On 15 November 2007, Cyclone Sidr struck the south-west coast of Bangladesh with winds up to 240 kilometers per hour. The category 4 storm was accompanied by tidal waves up to five meters high and surges up to 6 meters in some areas, breaching coastal and river embankments, flooding low-lying areas and causing extensive physical destruction. High winds and floods also caused damage to housing, roads, bridges, and other infrastructure. Electricity and communication were knocked out, and roads and waterways became impassable. Drinking water was contaminated by debris and many sources were inundated with saline water from tidal surges, and sanitation infrastructure was destroyed.
The cyclone was the second natural disaster to affect Bangladesh in twelve months. Monsoon floods had previously caused extensive agricultural production losses and destruction of physical assets, totaling near US$ 1.1 billion. The occurrence of these events in close succession is a reminder of the country's extreme vulnerability to frequent hydro-meteorological hazards, which stand to be further exacerbated because of climate change.
Damage and Losses
Damage and loss from Cyclone Sidr was concentrated on the southwest coast of Bangladesh. Four of Bangladesh's thirty districts were classified as "severely affected" and a further eight were classified as "moderately affected". Of the 2.3 million households affected to some degree by the effects of Cyclone Sidr, about one million were seriously affected.

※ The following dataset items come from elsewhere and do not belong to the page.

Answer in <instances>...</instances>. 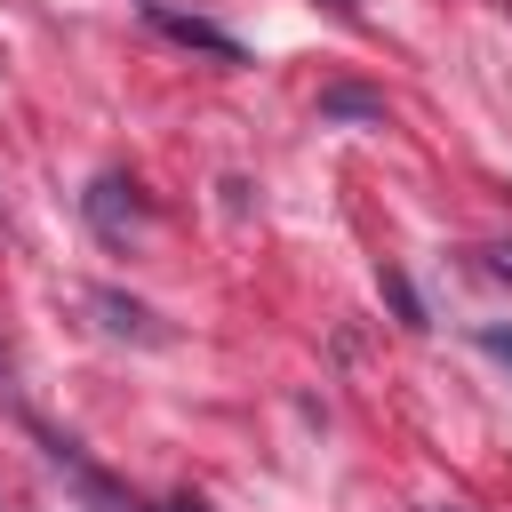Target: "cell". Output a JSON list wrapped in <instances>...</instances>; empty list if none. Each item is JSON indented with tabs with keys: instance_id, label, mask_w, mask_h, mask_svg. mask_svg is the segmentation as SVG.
I'll return each mask as SVG.
<instances>
[{
	"instance_id": "cell-1",
	"label": "cell",
	"mask_w": 512,
	"mask_h": 512,
	"mask_svg": "<svg viewBox=\"0 0 512 512\" xmlns=\"http://www.w3.org/2000/svg\"><path fill=\"white\" fill-rule=\"evenodd\" d=\"M144 216H152V200H144V184H136V176H120V168H112V176H96V184H88V224H96L104 240H128Z\"/></svg>"
},
{
	"instance_id": "cell-2",
	"label": "cell",
	"mask_w": 512,
	"mask_h": 512,
	"mask_svg": "<svg viewBox=\"0 0 512 512\" xmlns=\"http://www.w3.org/2000/svg\"><path fill=\"white\" fill-rule=\"evenodd\" d=\"M144 16L168 32V40H184V48H200V56H216V64H240L248 48L224 32V24H208V16H176V8H160V0H144Z\"/></svg>"
},
{
	"instance_id": "cell-3",
	"label": "cell",
	"mask_w": 512,
	"mask_h": 512,
	"mask_svg": "<svg viewBox=\"0 0 512 512\" xmlns=\"http://www.w3.org/2000/svg\"><path fill=\"white\" fill-rule=\"evenodd\" d=\"M320 120H368V128H384V96L336 80V88H320Z\"/></svg>"
},
{
	"instance_id": "cell-4",
	"label": "cell",
	"mask_w": 512,
	"mask_h": 512,
	"mask_svg": "<svg viewBox=\"0 0 512 512\" xmlns=\"http://www.w3.org/2000/svg\"><path fill=\"white\" fill-rule=\"evenodd\" d=\"M96 312H104V328H120V336H144V344H160V328H152V312H144V304H128V296L96 288Z\"/></svg>"
},
{
	"instance_id": "cell-5",
	"label": "cell",
	"mask_w": 512,
	"mask_h": 512,
	"mask_svg": "<svg viewBox=\"0 0 512 512\" xmlns=\"http://www.w3.org/2000/svg\"><path fill=\"white\" fill-rule=\"evenodd\" d=\"M384 304L400 312V328H424V304H416V288H408L400 272H384Z\"/></svg>"
},
{
	"instance_id": "cell-6",
	"label": "cell",
	"mask_w": 512,
	"mask_h": 512,
	"mask_svg": "<svg viewBox=\"0 0 512 512\" xmlns=\"http://www.w3.org/2000/svg\"><path fill=\"white\" fill-rule=\"evenodd\" d=\"M480 352H496V360L512 368V328H496V320H488V328H480Z\"/></svg>"
},
{
	"instance_id": "cell-7",
	"label": "cell",
	"mask_w": 512,
	"mask_h": 512,
	"mask_svg": "<svg viewBox=\"0 0 512 512\" xmlns=\"http://www.w3.org/2000/svg\"><path fill=\"white\" fill-rule=\"evenodd\" d=\"M488 264H496V272H504V280H512V240H504V248H496V256H488Z\"/></svg>"
},
{
	"instance_id": "cell-8",
	"label": "cell",
	"mask_w": 512,
	"mask_h": 512,
	"mask_svg": "<svg viewBox=\"0 0 512 512\" xmlns=\"http://www.w3.org/2000/svg\"><path fill=\"white\" fill-rule=\"evenodd\" d=\"M160 512H200V504H160Z\"/></svg>"
},
{
	"instance_id": "cell-9",
	"label": "cell",
	"mask_w": 512,
	"mask_h": 512,
	"mask_svg": "<svg viewBox=\"0 0 512 512\" xmlns=\"http://www.w3.org/2000/svg\"><path fill=\"white\" fill-rule=\"evenodd\" d=\"M432 512H456V504H432Z\"/></svg>"
},
{
	"instance_id": "cell-10",
	"label": "cell",
	"mask_w": 512,
	"mask_h": 512,
	"mask_svg": "<svg viewBox=\"0 0 512 512\" xmlns=\"http://www.w3.org/2000/svg\"><path fill=\"white\" fill-rule=\"evenodd\" d=\"M0 376H8V360H0Z\"/></svg>"
}]
</instances>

The number of deaths caused by Sidr is estimated at 3,406, with 1,001 still missing, and over 55,000 people sustaining physical injuries. Improved disaster prevention measures, including an improved forecasting and warning system, coastal afforestation projects, cyclone shelters, and embankments are credited with lower casualty rates than what would have been expected, given the severity of the storm. Most of the destruction and related social and economic losses resulted from the harsh storm conditions and the subsequent failure of an extensive embankment system.
In the wake of Cyclone Sidr, the Government of Bangladesh, together with international experts, undertook a comprehensive damage and loss, and needs assessments to ascertain the extent of the damage caused by the storm, and to define a comprehensive and feasible recovery plan. The Joint Damage, Loss, and Needs Assessment (JDNLA) estimated the total damage and losses caused by the cyclone to be Bangladesh Taka (BDT) 115.6 billion (US$ 1.7 billion).